- Try it: Each entry must appear in the answer exactly as written.
#### Source material ####
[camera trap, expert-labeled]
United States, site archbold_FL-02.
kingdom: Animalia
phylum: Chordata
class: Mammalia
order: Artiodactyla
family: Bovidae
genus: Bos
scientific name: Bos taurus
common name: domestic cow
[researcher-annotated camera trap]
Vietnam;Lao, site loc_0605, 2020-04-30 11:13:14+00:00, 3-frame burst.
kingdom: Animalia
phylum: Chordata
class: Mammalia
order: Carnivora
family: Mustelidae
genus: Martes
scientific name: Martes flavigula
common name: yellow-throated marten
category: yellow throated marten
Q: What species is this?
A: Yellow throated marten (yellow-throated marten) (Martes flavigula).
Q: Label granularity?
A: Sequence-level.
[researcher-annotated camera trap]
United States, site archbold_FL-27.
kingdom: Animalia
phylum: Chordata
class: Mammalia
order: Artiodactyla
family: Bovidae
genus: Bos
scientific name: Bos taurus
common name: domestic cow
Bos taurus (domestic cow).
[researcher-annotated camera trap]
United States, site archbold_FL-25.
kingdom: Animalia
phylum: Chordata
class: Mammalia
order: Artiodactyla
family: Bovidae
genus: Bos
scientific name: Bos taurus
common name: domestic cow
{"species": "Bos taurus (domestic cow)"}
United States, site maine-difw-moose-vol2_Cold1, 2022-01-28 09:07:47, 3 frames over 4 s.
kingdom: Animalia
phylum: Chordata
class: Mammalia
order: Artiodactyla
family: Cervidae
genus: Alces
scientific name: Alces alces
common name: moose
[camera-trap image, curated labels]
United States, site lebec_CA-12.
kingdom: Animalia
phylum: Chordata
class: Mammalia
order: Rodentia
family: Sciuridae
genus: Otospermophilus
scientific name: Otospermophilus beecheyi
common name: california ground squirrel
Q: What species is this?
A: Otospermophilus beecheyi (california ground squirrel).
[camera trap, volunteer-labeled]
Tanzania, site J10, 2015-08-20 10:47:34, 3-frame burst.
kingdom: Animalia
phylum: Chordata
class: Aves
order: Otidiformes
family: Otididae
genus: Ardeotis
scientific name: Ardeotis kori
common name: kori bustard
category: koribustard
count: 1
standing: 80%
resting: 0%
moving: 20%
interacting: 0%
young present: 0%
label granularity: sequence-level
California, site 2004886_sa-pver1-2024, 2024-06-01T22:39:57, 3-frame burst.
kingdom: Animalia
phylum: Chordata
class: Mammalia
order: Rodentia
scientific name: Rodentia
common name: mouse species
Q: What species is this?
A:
####
- Response:
[camera trap, expert-labeled]
United States, site archbold_FL-02.
kingdom: Animalia
phylum: Chordata
class: Mammalia
order: Artiodactyla
family: Bovidae
genus: Bos
scientific name: Bos taurus
common name: domestic cow
[researcher-annotated camera trap]
Vietnam;Lao, site loc_0605, 2020-04-30 11:13:14+00:00, 3-frame burst.
kingdom: Animalia
phylum: Chordata
class: Mammalia
order: Carnivora
family: Mustelidae
genus: Martes
scientific name: Martes flavigula
common name: yellow-throated marten
category: yellow throated marten
Q: What species is this?
A: Yellow throated marten (yellow-throated marten) (Martes flavigula).
Q: Label granularity?
A: Sequence-level.
[researcher-annotated camera trap]
United States, site archbold_FL-27.
kingdom: Animalia
phylum: Chordata
class: Mammalia
order: Artiodactyla
family: Bovidae
genus: Bos
scientific name: Bos taurus
common name: domestic cow
Bos taurus (domestic cow).
[researcher-annotated camera trap]
United States, site archbold_FL-25.
kingdom: Animalia
phylum: Chordata
class: Mammalia
order: Artiodactyla
family: Bovidae
genus: Bos
scientific name: Bos taurus
common name: domestic cow
{"species": "Bos taurus (domestic cow)"}
United States, site maine-difw-moose-vol2_Cold1, 2022-01-28 09:07:47, 3 frames over 4 s.
kingdom: Animalia
phylum: Chordata
class: Mammalia
order: Artiodactyla
family: Cervidae
genus: Alces
scientific name: Alces alces
common name: moose
[camera-trap image, curated labels]
United States, site lebec_CA-12.
kingdom: Animalia
phylum: Chordata
class: Mammalia
order: Rodentia
family: Sciuridae
genus: Otospermophilus
scientific name: Otospermophilus beecheyi
common name: california ground squirrel
Q: What species is this?
A: Otospermophilus beecheyi (california ground squirrel).
[camera trap, volunteer-labeled]
Tanzania, site J10, 2015-08-20 10:47:34, 3-frame burst.
kingdom: Animalia
phylum: Chordata
class: Aves
order: Otidiformes
family: Otididae
genus: Ardeotis
scientific name: Ardeotis kori
common name: kori bustard
category: koribustard
count: 1
standing: 80%
resting: 0%
moving: 20%
interacting: 0%
young present: 0%
label granularity: sequence-level
California, site 2004886_sa-pver1-2024, 2024-06-01T22:39:57, 3-frame burst.
kingdom: Animalia
phylum: Chordata
class: Mammalia
order: Rodentia
scientific name: Rodentia
common name: mouse species
Q: What species is this?
A:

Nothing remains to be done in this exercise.